**Work to be completed:** In the thread on making MD5 more secure, what does the first suggested idea say to output?

**Reading passage:**
________________________

Disclaimer: This is a fun thought experiment. I'm not looking for actionable results, or advocating for relying on any of this comment for actual security. I'm clearly not a cryptographer; I just think it would be interesting to talk about here, and maybe more educated people could comment on how well these approaches might mitigate the exploits in the article. Play with me in this space.

I'm curious if people have any interesting ideas on how to add some seasoning to MD5 to make it more secure. That is, simple, intuitive things you can do in combination with MD5 such that all the pieces in your scheme are still easily understood and don't amount to a new hash algorithm that can only be understood as a black box. Pretend MD5 is the only hash algorithm that has ever been found. Or that you're the Gilligan's Island Professor and MD5 hashes are your coconuts. What are the most potentially useful things you can build out of the most primitive, dumb components?

For example:

- Output the length of the input (or a hash of the length if you must have a constant-length output)

- Hash the input forwards and backwards and produce two hashes. (Remembering that, though the output is 256 bits now, you still only have coconuts to work with.)

- Include more complicated variations on the input in the hashes. e.g. start in the middle and oscillate forward and backward over the input, or move the second half of the input in front of the first before hashing, or use the input/hash of the input to seed a pseudorandom re-ordering of the input before hashing, etc.

- Format-aware hashing - whatever program will interpret the content of the file can also produce a hash, or some [canonical] interpretation of the content that can be hashed. e.g., for an image format, we could ask the renderer how many iterations of some operation it had to perform to render the output, or in the worst case, hash the bitmap it produced.

For sha1, people made a system where you can detect the patterns that lead to a collision, and (for example) replace it with a different hash only for inputs that would be a problem. https://github.com/cr-marcstevens/sha1collisiondetection i think git does this to eek more life out of sha1.

I imagine you could take a similar counter-cryptnalysis approach to md5. (I am out of my depth here, so there could be reasons this doesnt work for md5 im unaware of)

________________________

**Provided data:**

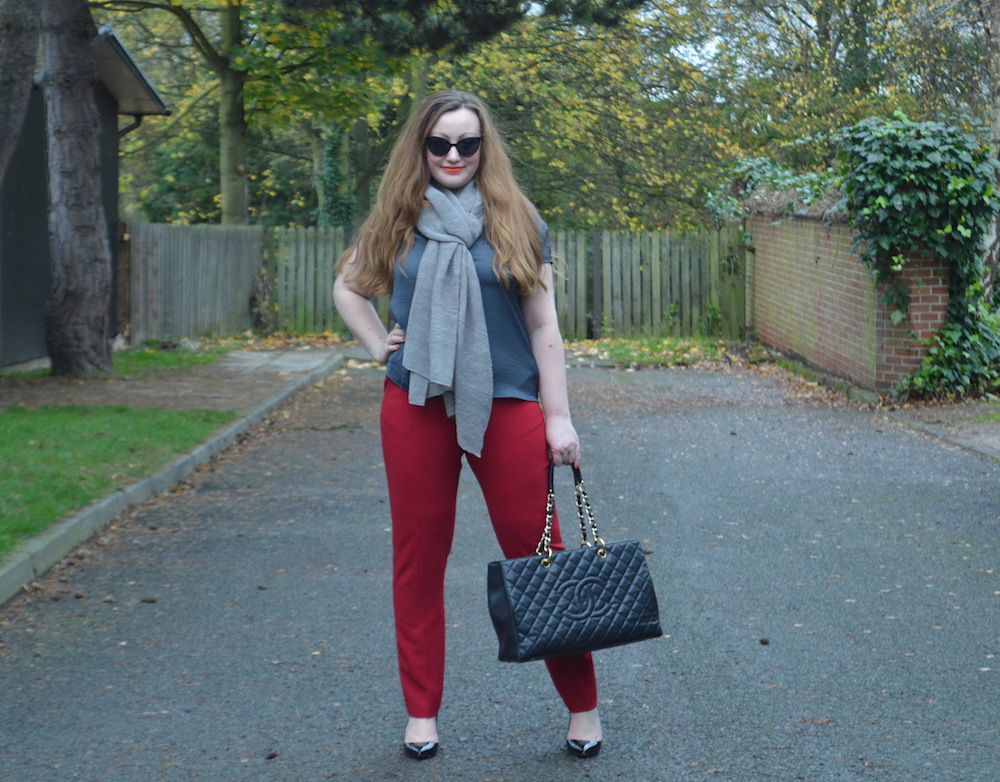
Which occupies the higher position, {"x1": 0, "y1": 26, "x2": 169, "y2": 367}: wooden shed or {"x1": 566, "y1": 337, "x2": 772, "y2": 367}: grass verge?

________________________

**Full output:** The length of the input, or a hash of the length if the output must be a constant length.